Restoring Active Memory Project Releases Extensive Human Brain Dataset

A project aimed toward building a device that helps improve memory for patients with memory disorders has reached an important milestone.

Two years into the Defense Advanced Research Projects Agency (DARPA)-funded Restoring Active Memory, or RAM, program, lead researcher Daniel Rizzuto, director of cognitive neuromodulation, and Michael Kahana, psychology professor and RAM principal investigator, along with colleagues, have enrolled more than 200 patients and collected more than 1,000 hours of data from patients performing memory tasks. They have now released the largest human intracranial brain recording and stimulation dataset to date, and it’s available for public use, for free.

“This project is really unprecedented in its scope and scale. It’s very much a team effort,” Rizzuto says. “We’ve brought together an amazing group of clinicians, scientists, and engineers at 10 organizations across the country to develop a revolutionary new technology to improve memory. Along the way we plan to release all of the project’s data to the public so that other teams might benefit as well.”

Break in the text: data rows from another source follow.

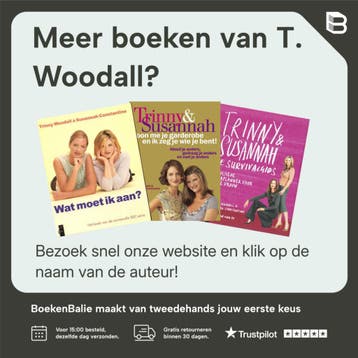 Wat moet ik aan? - T. Woodall 9789063052133, Verzenden, Zo goed als nieuw, T. Woodall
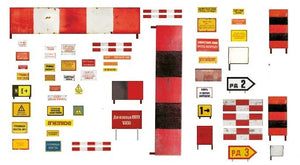 Uschi 3031 Display diorama Russian PAG Winter Version rectangular 1/48 – zdjęcie 2
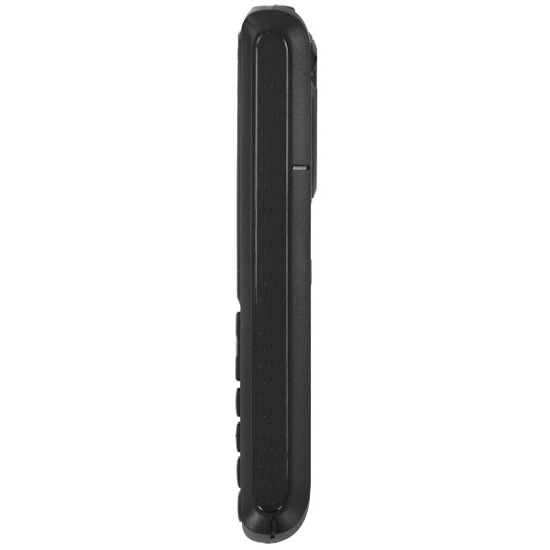 Телефон BQ 2452 Energy Black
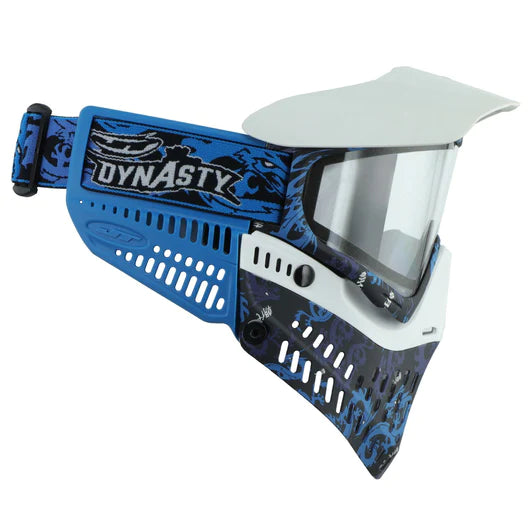 JT Proflex Goggle - (LE) Dynasty White
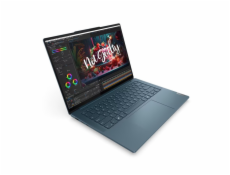 Lenovo YOGA PRO 7 14IMH9   Ultra 7 155H/32GB/SSD 1TB/14,5 /2,8K/OLED/400nitů/120Hz/RTX4050 6GB/WIN11 PRO/zelená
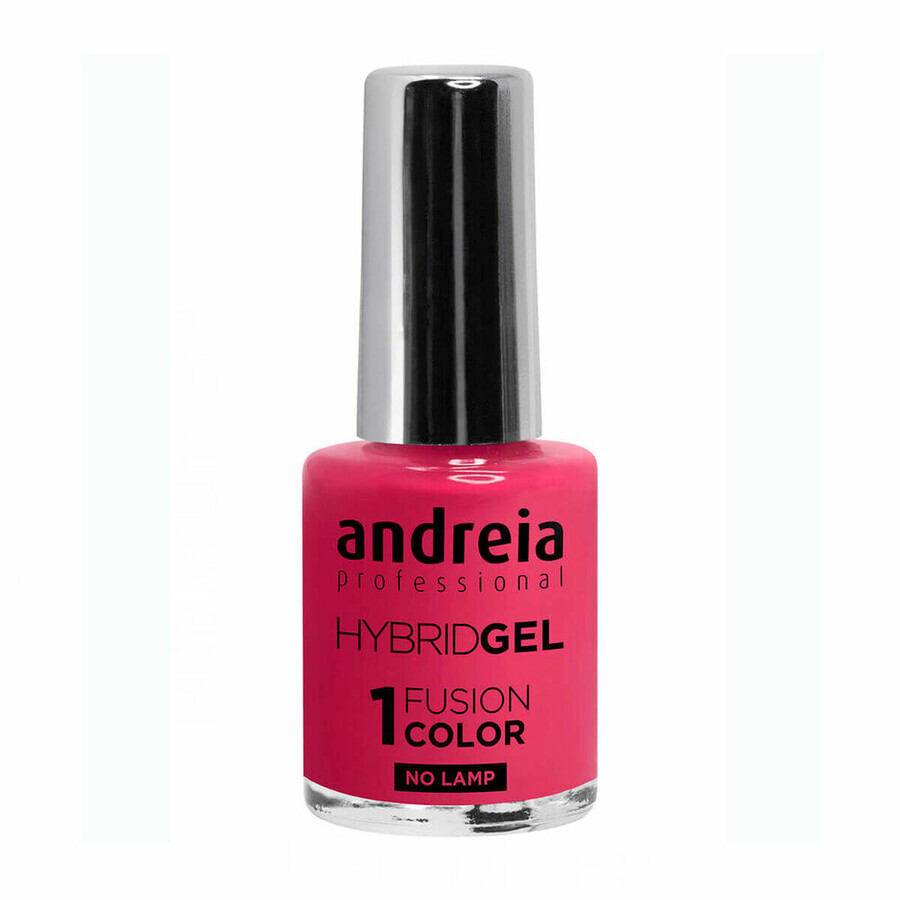 Buy nail polish Andreia Hybrid Fusion H19 (10,5 ml) nail polish Andreia Hybrid Fusion H19 (10,5 ml)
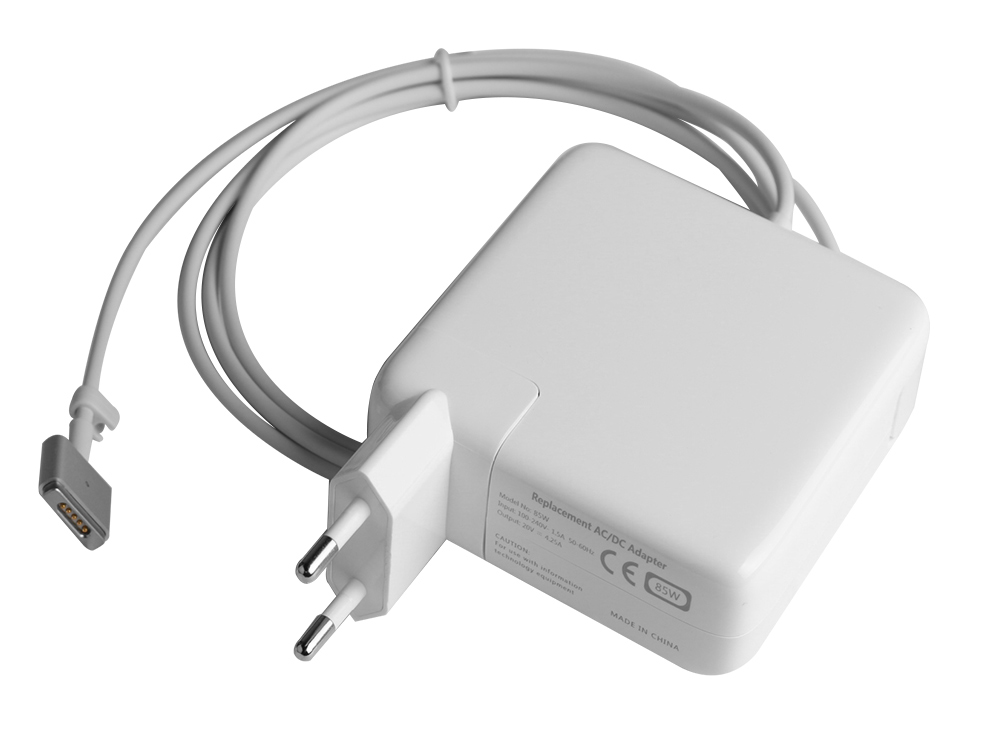85W AC Adaptateur Chargeur pour Apple MacBook Pro 15 MGXA2Y/A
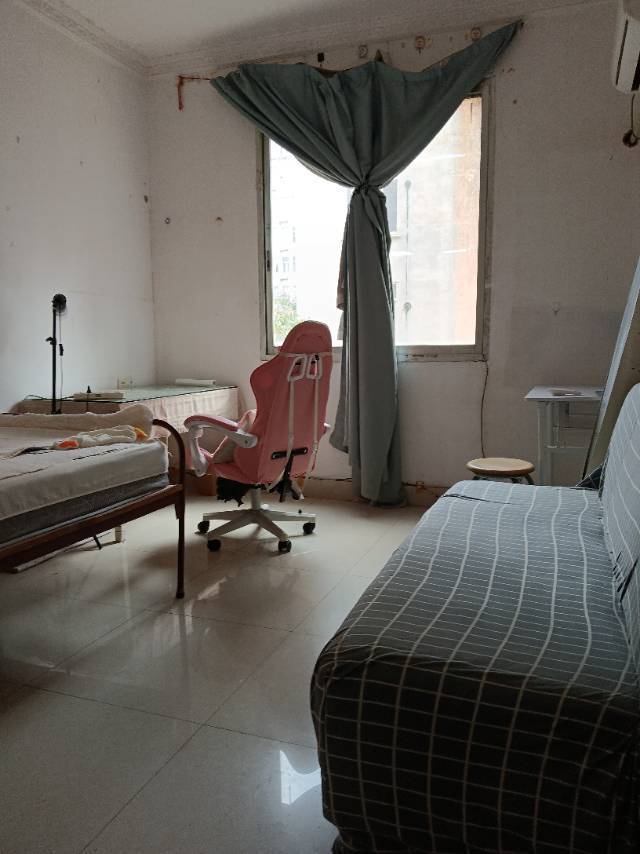 Nanning Xingning | 西关广场_4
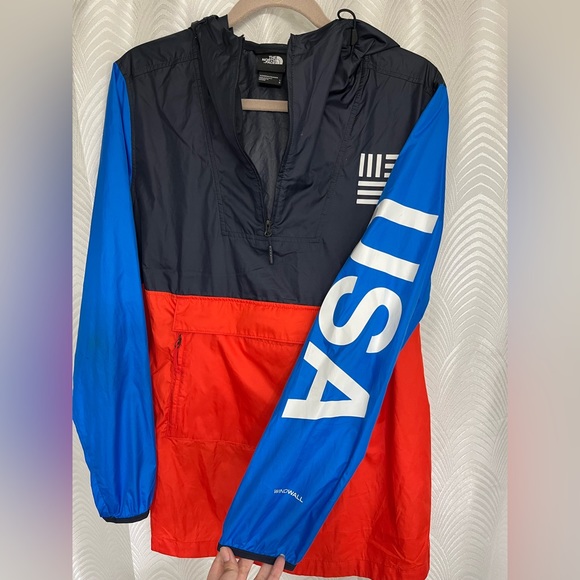 The North Face Women's IC Anorak Pullover - Picture 7 of 9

The end-point of RAM is to develop a fully implantable device that can electrically stimulate the brain to improve memory function. The program’s immediate goal is to deliver new treatments for those who have experienced a traumatic brain injury, such as veterans returning from combat. In the long term, such therapies could help patients with a broad range of ailments, from Alzheimer’s to dementia.

However, the research isn’t quite there yet. Implanting such a device requires brain surgery, so initially the RAM team had to better grasp how each part of the brain functions.

“Understanding the basic neurophysiology of human memory in each patient allows us to then intervene using brain stimulation to enhance memory performance,” Kahana says.